▸ **EXERCISE REQUIREMENTS**
Would you return the entries exactly, with every line intact?

▸ **EXERCISE DATA**

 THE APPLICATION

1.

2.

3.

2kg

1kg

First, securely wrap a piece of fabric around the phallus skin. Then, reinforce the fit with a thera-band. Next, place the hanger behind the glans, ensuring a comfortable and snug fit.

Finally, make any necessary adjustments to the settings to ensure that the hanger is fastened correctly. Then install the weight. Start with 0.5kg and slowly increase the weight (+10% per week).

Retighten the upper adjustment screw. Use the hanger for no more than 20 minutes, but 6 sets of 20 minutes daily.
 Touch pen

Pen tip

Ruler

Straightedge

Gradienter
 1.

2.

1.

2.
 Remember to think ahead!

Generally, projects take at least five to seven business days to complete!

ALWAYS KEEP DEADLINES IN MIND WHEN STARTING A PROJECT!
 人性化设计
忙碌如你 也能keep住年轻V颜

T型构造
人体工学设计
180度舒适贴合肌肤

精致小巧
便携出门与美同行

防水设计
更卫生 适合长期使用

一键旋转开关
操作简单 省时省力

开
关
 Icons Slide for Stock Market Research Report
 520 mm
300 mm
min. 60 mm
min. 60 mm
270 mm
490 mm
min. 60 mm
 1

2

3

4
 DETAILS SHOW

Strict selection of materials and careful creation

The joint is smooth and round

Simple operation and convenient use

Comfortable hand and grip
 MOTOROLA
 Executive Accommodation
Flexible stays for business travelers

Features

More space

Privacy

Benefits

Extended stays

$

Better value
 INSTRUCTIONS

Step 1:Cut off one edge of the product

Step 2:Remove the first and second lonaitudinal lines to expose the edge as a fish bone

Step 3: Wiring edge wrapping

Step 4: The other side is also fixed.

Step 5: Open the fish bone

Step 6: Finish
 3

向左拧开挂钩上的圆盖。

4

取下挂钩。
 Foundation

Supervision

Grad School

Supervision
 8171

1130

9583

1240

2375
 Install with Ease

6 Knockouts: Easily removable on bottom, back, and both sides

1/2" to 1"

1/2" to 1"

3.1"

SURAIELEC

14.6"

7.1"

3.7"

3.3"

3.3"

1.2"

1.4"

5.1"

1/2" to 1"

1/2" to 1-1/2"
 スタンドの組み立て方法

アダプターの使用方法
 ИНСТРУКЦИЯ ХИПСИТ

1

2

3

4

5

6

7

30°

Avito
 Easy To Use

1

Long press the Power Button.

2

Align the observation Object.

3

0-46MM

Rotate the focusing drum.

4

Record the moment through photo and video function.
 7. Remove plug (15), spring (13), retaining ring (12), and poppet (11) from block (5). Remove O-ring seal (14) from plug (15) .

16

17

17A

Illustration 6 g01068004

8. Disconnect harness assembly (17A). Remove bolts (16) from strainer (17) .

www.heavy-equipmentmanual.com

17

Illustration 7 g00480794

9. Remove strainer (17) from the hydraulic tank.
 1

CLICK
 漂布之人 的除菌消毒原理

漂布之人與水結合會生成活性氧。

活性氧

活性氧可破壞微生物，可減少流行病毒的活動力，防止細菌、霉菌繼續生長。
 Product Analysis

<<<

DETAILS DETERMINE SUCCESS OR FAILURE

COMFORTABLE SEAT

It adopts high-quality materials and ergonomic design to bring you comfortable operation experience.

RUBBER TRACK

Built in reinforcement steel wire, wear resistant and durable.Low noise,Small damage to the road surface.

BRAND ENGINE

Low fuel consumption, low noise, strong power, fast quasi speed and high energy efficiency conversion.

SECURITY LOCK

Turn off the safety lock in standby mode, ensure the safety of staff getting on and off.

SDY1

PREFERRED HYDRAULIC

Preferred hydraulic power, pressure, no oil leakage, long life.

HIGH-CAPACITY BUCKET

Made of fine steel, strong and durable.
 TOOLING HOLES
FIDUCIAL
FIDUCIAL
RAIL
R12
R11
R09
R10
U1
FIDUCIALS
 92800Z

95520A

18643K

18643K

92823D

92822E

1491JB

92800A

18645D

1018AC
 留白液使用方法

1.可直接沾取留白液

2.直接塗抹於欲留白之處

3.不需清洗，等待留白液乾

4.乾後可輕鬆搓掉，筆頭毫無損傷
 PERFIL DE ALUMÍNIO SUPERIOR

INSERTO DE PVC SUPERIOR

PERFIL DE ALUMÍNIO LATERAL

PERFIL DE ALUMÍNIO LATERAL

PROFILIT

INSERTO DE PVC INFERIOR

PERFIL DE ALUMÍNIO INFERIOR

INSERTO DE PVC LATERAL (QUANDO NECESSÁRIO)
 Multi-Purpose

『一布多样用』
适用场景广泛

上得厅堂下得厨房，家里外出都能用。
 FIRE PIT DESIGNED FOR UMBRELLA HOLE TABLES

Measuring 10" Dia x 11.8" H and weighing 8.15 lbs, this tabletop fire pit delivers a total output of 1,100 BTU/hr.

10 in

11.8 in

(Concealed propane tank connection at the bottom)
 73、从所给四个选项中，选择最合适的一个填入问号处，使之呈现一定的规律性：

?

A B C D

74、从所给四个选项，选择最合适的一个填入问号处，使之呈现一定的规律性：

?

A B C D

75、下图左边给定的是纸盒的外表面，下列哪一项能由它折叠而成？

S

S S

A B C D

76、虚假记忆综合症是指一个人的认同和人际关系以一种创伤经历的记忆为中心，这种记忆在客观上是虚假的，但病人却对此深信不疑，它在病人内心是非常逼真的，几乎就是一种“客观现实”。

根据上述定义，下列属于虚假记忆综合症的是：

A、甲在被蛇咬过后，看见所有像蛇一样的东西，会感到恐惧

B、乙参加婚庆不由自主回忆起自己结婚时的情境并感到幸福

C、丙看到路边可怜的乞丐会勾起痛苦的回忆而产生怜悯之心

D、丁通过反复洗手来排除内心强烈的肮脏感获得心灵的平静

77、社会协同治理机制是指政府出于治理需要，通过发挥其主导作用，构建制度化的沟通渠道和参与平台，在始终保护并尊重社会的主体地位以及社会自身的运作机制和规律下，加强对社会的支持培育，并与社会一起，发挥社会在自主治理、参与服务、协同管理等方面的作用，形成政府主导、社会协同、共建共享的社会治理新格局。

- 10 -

▸ **ANSWER BOX**
 THE APPLICATION

1.

2.

3.

2kg

1kg

First, securely wrap a piece of fabric around the phallus skin. Then, reinforce the fit with a thera-band. Next, place the hanger behind the glans, ensuring a comfortable and snug fit.

Finally, make any necessary adjustments to the settings to ensure that the hanger is fastened correctly. Then install the weight. Start with 0.5kg and slowly increase the weight (+10% per week).

Retighten the upper adjustment screw. Use the hanger for no more than 20 minutes, but 6 sets of 20 minutes daily.
 Touch pen

Pen tip

Ruler

Straightedge

Gradienter
 1.

2.

1.

2.
 Remember to think ahead!

Generally, projects take at least five to seven business days to complete!

ALWAYS KEEP DEADLINES IN MIND WHEN STARTING A PROJECT!
 人性化设计
忙碌如你 也能keep住年轻V颜

T型构造
人体工学设计
180度舒适贴合肌肤

精致小巧
便携出门与美同行

防水设计
更卫生 适合长期使用

一键旋转开关
操作简单 省时省力

开
关
 Icons Slide for Stock Market Research Report
 520 mm
300 mm
min. 60 mm
min. 60 mm
270 mm
490 mm
min. 60 mm
 1

2

3

4
 DETAILS SHOW

Strict selection of materials and careful creation

The joint is smooth and round

Simple operation and convenient use

Comfortable hand and grip
 MOTOROLA
 Executive Accommodation
Flexible stays for business travelers

Features

More space

Privacy

Benefits

Extended stays

$

Better value
 INSTRUCTIONS

Step 1:Cut off one edge of the product

Step 2:Remove the first and second lonaitudinal lines to expose the edge as a fish bone

Step 3: Wiring edge wrapping

Step 4: The other side is also fixed.

Step 5: Open the fish bone

Step 6: Finish
 3

向左拧开挂钩上的圆盖。

4

取下挂钩。
 Foundation

Supervision

Grad School

Supervision
 8171

1130

9583

1240

2375
 Install with Ease

6 Knockouts: Easily removable on bottom, back, and both sides

1/2" to 1"

1/2" to 1"

3.1"

SURAIELEC

14.6"

7.1"

3.7"

3.3"

3.3"

1.2"

1.4"

5.1"

1/2" to 1"

1/2" to 1-1/2"
 スタンドの組み立て方法

アダプターの使用方法
 ИНСТРУКЦИЯ ХИПСИТ

1

2

3

4

5

6

7

30°

Avito
 Easy To Use

1

Long press the Power Button.

2

Align the observation Object.

3

0-46MM

Rotate the focusing drum.

4

Record the moment through photo and video function.
 7. Remove plug (15), spring (13), retaining ring (12), and poppet (11) from block (5). Remove O-ring seal (14) from plug (15) .

16

17

17A

Illustration 6 g01068004

8. Disconnect harness assembly (17A). Remove bolts (16) from strainer (17) .

www.heavy-equipmentmanual.com

17

Illustration 7 g00480794

9. Remove strainer (17) from the hydraulic tank.
 1

CLICK
 漂布之人 的除菌消毒原理

漂布之人與水結合會生成活性氧。

活性氧

活性氧可破壞微生物，可減少流行病毒的活動力，防止細菌、霉菌繼續生長。
 Product Analysis

<<<

DETAILS DETERMINE SUCCESS OR FAILURE

COMFORTABLE SEAT

It adopts high-quality materials and ergonomic design to bring you comfortable operation experience.

RUBBER TRACK

Built in reinforcement steel wire, wear resistant and durable.Low noise,Small damage to the road surface.

BRAND ENGINE

Low fuel consumption, low noise, strong power, fast quasi speed and high energy efficiency conversion.

SECURITY LOCK

Turn off the safety lock in standby mode, ensure the safety of staff getting on and off.

SDY1

PREFERRED HYDRAULIC

Preferred hydraulic power, pressure, no oil leakage, long life.

HIGH-CAPACITY BUCKET

Made of fine steel, strong and durable.
 TOOLING HOLES
FIDUCIAL
FIDUCIAL
RAIL
R12
R11
R09
R10
U1
FIDUCIALS
 92800Z

95520A

18643K

18643K

92823D

92822E

1491JB

92800A

18645D

1018AC
 留白液使用方法

1.可直接沾取留白液

2.直接塗抹於欲留白之處

3.不需清洗，等待留白液乾

4.乾後可輕鬆搓掉，筆頭毫無損傷
 PERFIL DE ALUMÍNIO SUPERIOR

INSERTO DE PVC SUPERIOR

PERFIL DE ALUMÍNIO LATERAL

PERFIL DE ALUMÍNIO LATERAL

PROFILIT

INSERTO DE PVC INFERIOR

PERFIL DE ALUMÍNIO INFERIOR

INSERTO DE PVC LATERAL (QUANDO NECESSÁRIO)
 Multi-Purpose

『一布多样用』
适用场景广泛

上得厅堂下得厨房，家里外出都能用。
 FIRE PIT DESIGNED FOR UMBRELLA HOLE TABLES

Measuring 10" Dia x 11.8" H and weighing 8.15 lbs, this tabletop fire pit delivers a total output of 1,100 BTU/hr.

10 in

11.8 in

(Concealed propane tank connection at the bottom)
 73、从所给四个选项中，选择最合适的一个填入问号处，使之呈现一定的规律性：

?

A B C D

74、从所给四个选项，选择最合适的一个填入问号处，使之呈现一定的规律性：

?

A B C D

75、下图左边给定的是纸盒的外表面，下列哪一项能由它折叠而成？

S

S S

A B C D

76、虚假记忆综合症是指一个人的认同和人际关系以一种创伤经历的记忆为中心，这种记忆在客观上是虚假的，但病人却对此深信不疑，它在病人内心是非常逼真的，几乎就是一种“客观现实”。

根据上述定义，下列属于虚假记忆综合症的是：

A、甲在被蛇咬过后，看见所有像蛇一样的东西，会感到恐惧

B、乙参加婚庆不由自主回忆起自己结婚时的情境并感到幸福

C、丙看到路边可怜的乞丐会勾起痛苦的回忆而产生怜悯之心

D、丁通过反复洗手来排除内心强烈的肮脏感获得心灵的平静

77、社会协同治理机制是指政府出于治理需要，通过发挥其主导作用，构建制度化的沟通渠道和参与平台，在始终保护并尊重社会的主体地位以及社会自身的运作机制和规律下，加强对社会的支持培育，并与社会一起，发挥社会在自主治理、参与服务、协同管理等方面的作用，形成政府主导、社会协同、共建共享的社会治理新格局。

- 10 -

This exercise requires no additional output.